World number one American Airlines has announced plans to lay off as many as 1,100 pilots, mechanics and other ground staff in coming months, with more cuts in the future as it struggles to pare costs amid falling revenue.
"Unless things change significantly, we know we are in for a difficult winter," Jeff Brundage, American's senior vice president of human resources, said in a letter to employees Friday, outlining the first wave of cuts. Up to 450 pilots will be laid off by mid-2005, Brundage said.
Between 300 and 400 mechanics and other maintenance workers will be slashed at the airline's Kansas City, Missouri maintenance base, beginning in mid-November.

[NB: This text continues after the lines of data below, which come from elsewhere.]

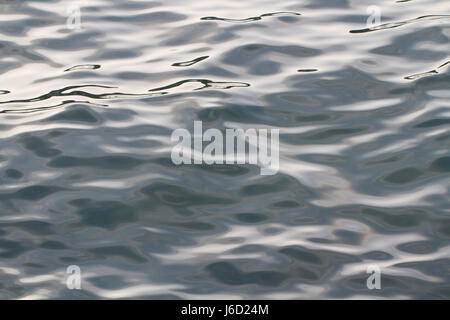 La surface d'un océan froid et gris avec des ondulations et des vagues qui sont sombres et contrastées entre dans une image complète image de fond de la nature.. Banque D'Images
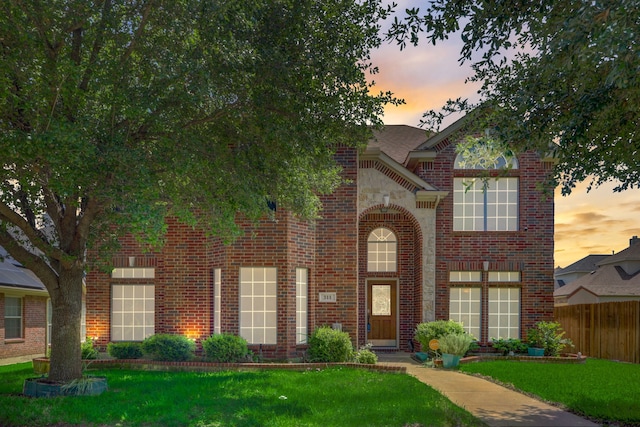 view of front of home with a lawn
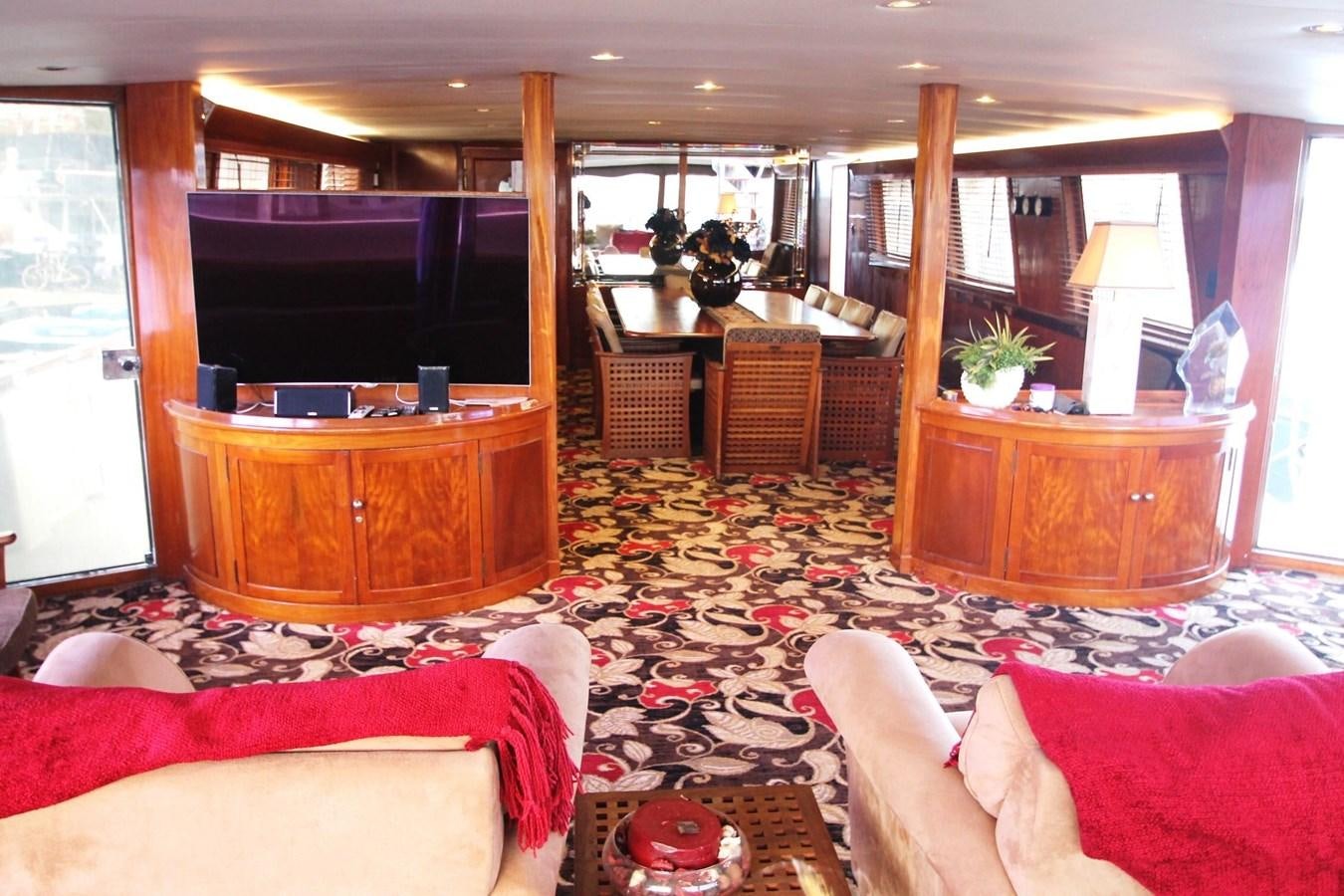 a living room with a tv and furniture aboard ENCHANTRESS Yacht for Sale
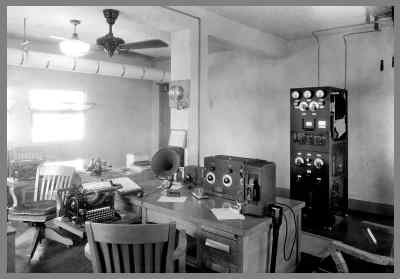 Another view of the later WUG2 radio room with transmitter in the background and operators desks (and receiver) in the foreground.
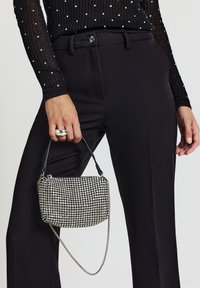 Kleine Handtasche mit einer strukturierten silbernen Oberfläche, die ein Gitter aus glänzenden Akzenten aufweist. Schwarzer Griff und Kettenriemen. Kombiniert mit schwarzen Hosen mit weitem Bein.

Between 200 and 250 jobs will be cut at American's maintenance operation in St. Louis, also stating in mid-November, he said.
Additional maintenance jobs will be cut throughout American's system - the final numbers have yet to be determined - and the carrier will also trim customer service, management and support staff. The only employee group left untouched was flight attendants, though the carrier was due to reduce their number through voluntary departures starting in January.

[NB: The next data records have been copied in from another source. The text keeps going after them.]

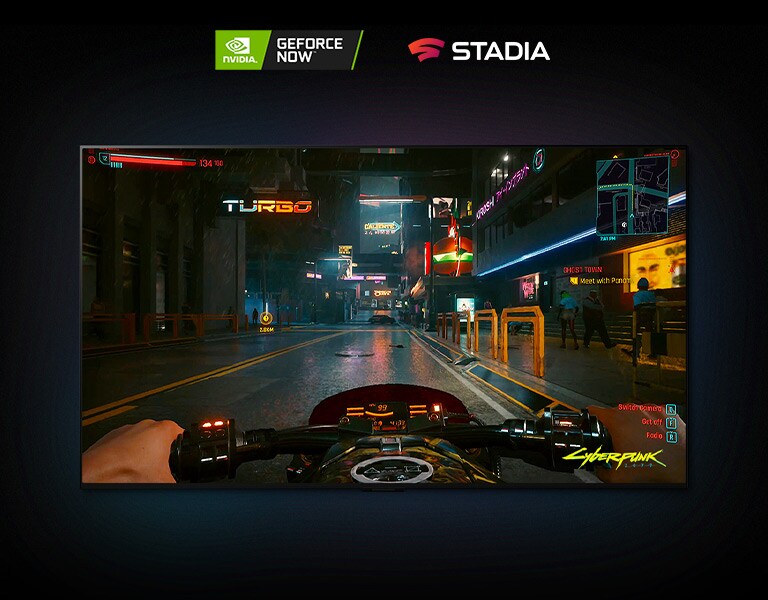 Dans une scène Cyberpunk 2077 diffusée sur un écran LG OLED, le joueur conduit une moto dans une rue éclairée au néon
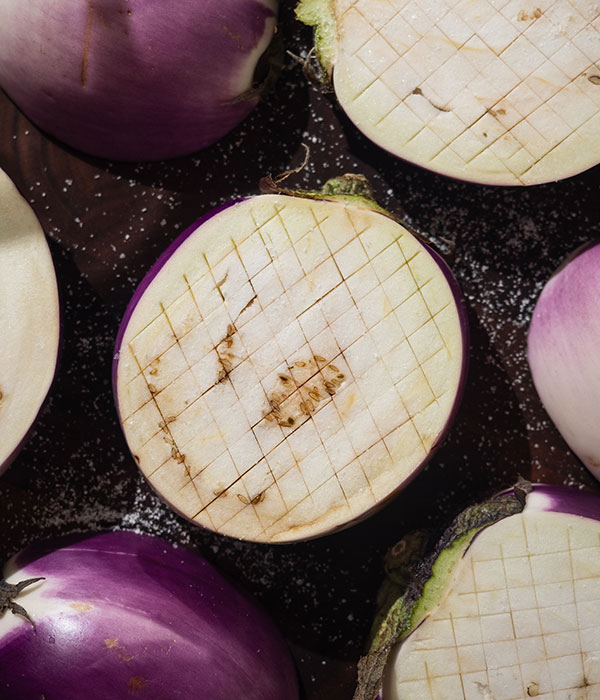 Sliced, scored, and grilled eggplant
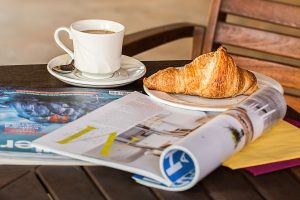 Enjoy a peaceful morning with coffee, croissant, and reading material on a wooden table. — Die allgemeine Benutzerfreundlichk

Stock in AMR Corp, American's parent, dropped 12 cents, or 2 percent, to close at 6.52 per share Friday. On Wednesday AMR Corp, the parent of American Airlines, reported a quarterly loss and warned of worse ahead, citing soaring fuel prices and intense competition.
The group suffered a loss of 214 million dollars in the three months to September 30, after squeezing out a net profit of one million dollars a year earlier. Losses were equal to 1.33 dollars a share, after zero profit or loss per share a year ago, it said. Total sales rose 3.4 percent to 4.76 billion dollars.

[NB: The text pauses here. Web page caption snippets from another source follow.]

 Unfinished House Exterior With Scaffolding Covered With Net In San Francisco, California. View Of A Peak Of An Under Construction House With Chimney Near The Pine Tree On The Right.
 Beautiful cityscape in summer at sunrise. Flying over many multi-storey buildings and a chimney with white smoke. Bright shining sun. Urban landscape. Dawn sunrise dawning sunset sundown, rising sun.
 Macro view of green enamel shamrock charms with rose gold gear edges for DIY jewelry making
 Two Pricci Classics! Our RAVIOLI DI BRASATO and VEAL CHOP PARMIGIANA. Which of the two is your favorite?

AMR chairman and chief executive Gerard Arpey said the carrier was being buffetted by record high fuel prices, a weak revenue environment and a series of hurricanes that hit the United States in August and September, disrupting flights and increasing costs.
Arpey warned of "a fourth quarter loss significantly larger than that recorded in the third quarter," due to fuel prices and seasonal revenue weakness. American also said it would squeeze passengers in tighter to make more money, adding in a portion of the coach seats previously removed from the aircraft of its MD80 and Boeing 737, 767 and 777 fleets.